No GP registers. Single address space but still using page tables. They claim up to 33 operations per cycle. Each CPU version needs different binary code so assembly might not be supported, instead using loader code to generate the bits at runtime.
But it is also vapourware so maybe nothing will come of it.
There are some clever ideas. But you never know. They might deliver. Or they might get bought without delivering the Mill to the market. They can be seen as a threat to the existing products or as a useful resource. There might be some value in their patents (I don't know how many they've applied for and how many they've got or what's in them besides the content of the publicly available videos and slides). I don't think they'll just disappear as if never existed.
The fact that that binary encodings change depending upon the specific CPU configuration means that if an assembler was to be used then it would have to generate different code for each target CPU that it will be run on.
Also the source code might need changing for each CPU model because basic things like belt length are different and thus needs different handling within the expression of the algorithms.

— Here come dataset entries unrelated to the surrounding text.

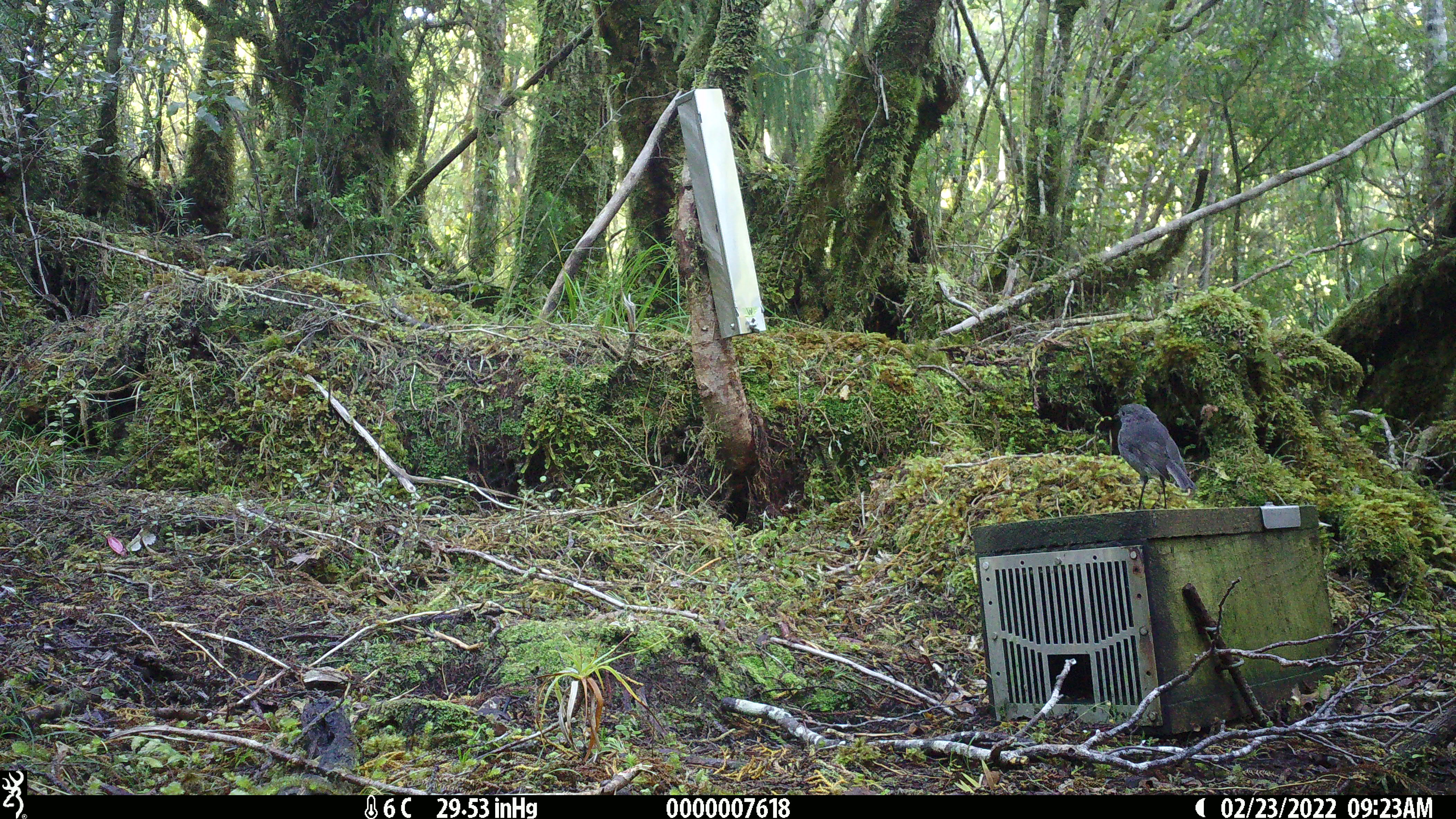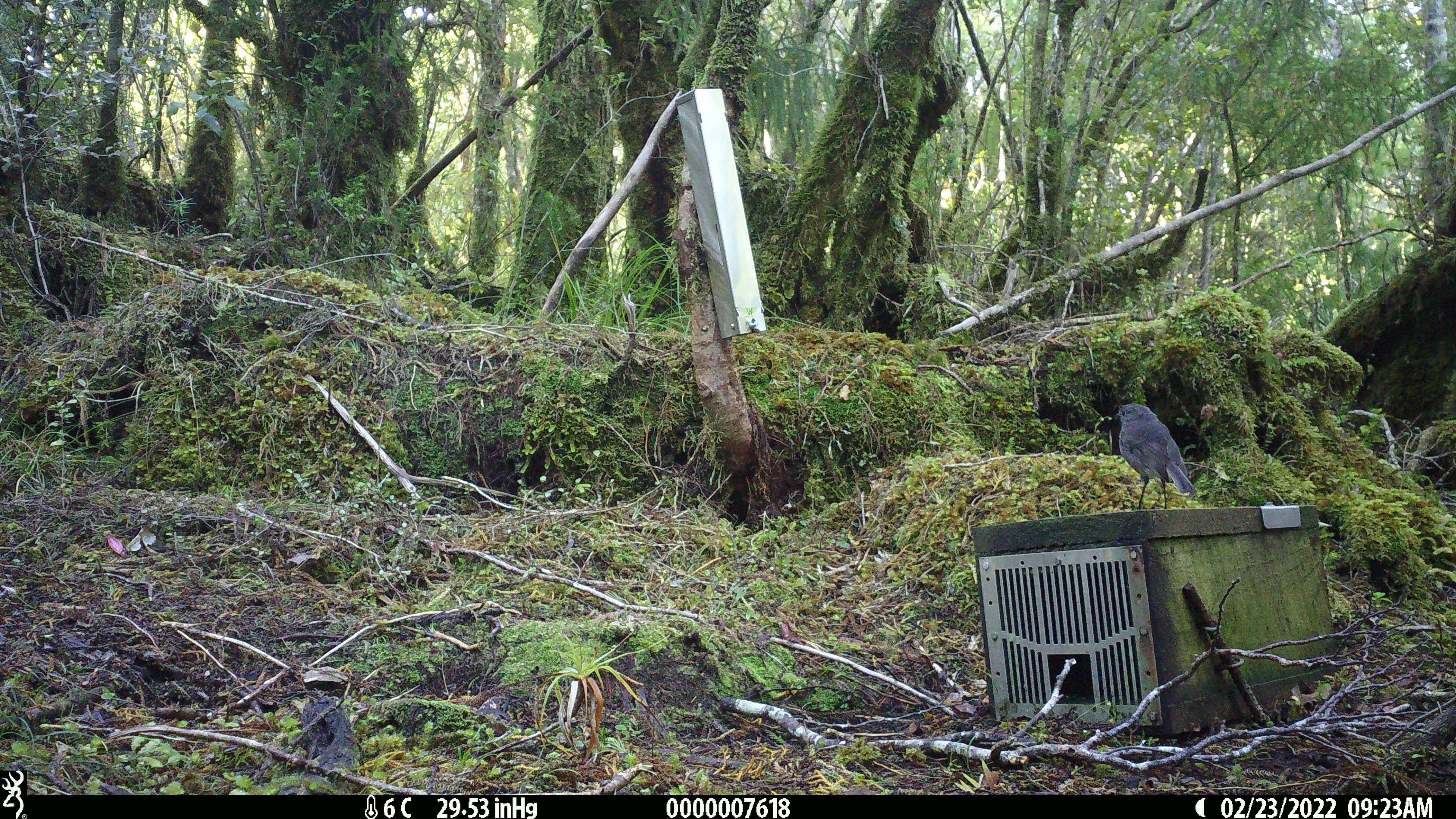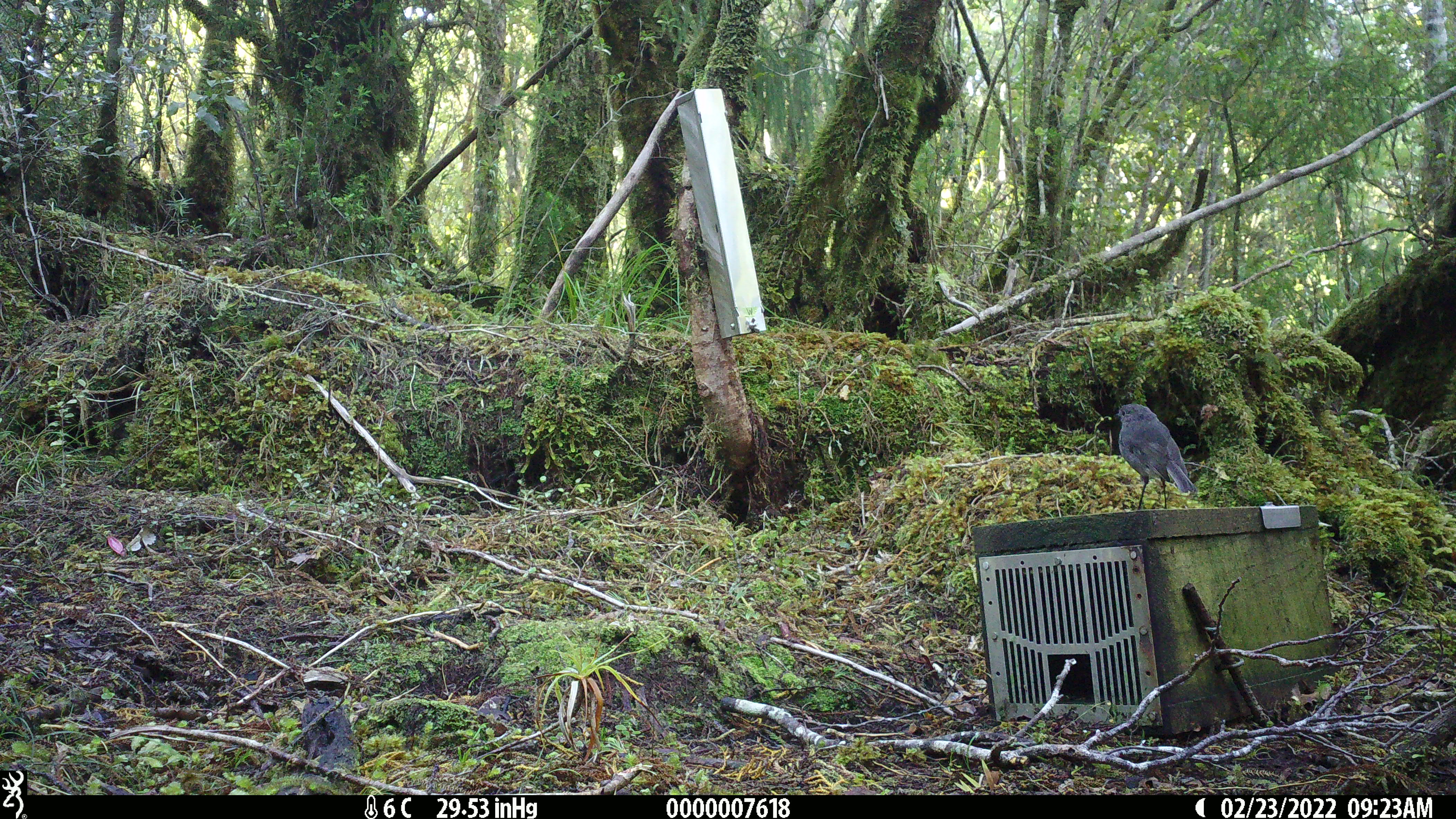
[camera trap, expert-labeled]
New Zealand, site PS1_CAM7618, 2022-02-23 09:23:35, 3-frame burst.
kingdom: Animalia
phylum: Chordata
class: Aves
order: Passeriformes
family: Petroicidae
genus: Petroica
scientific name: Petroica australis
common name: new zealand robin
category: robin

It is not clear to me whether each implementation of the same specced CPU will use the same encodings. There appears to be an automatic generator used to define the encodings and no human is involved the the bit allocation. So if there is some new method used or an algorithmic improvement in the bit encoding it could be that a newer version of the same specced chip would have a different binary instruction encoding. And this is the point (if correct) that would kill assembly code on a practical level and force the use of the "specialiser" to convert intermediate code into hardware opcodes.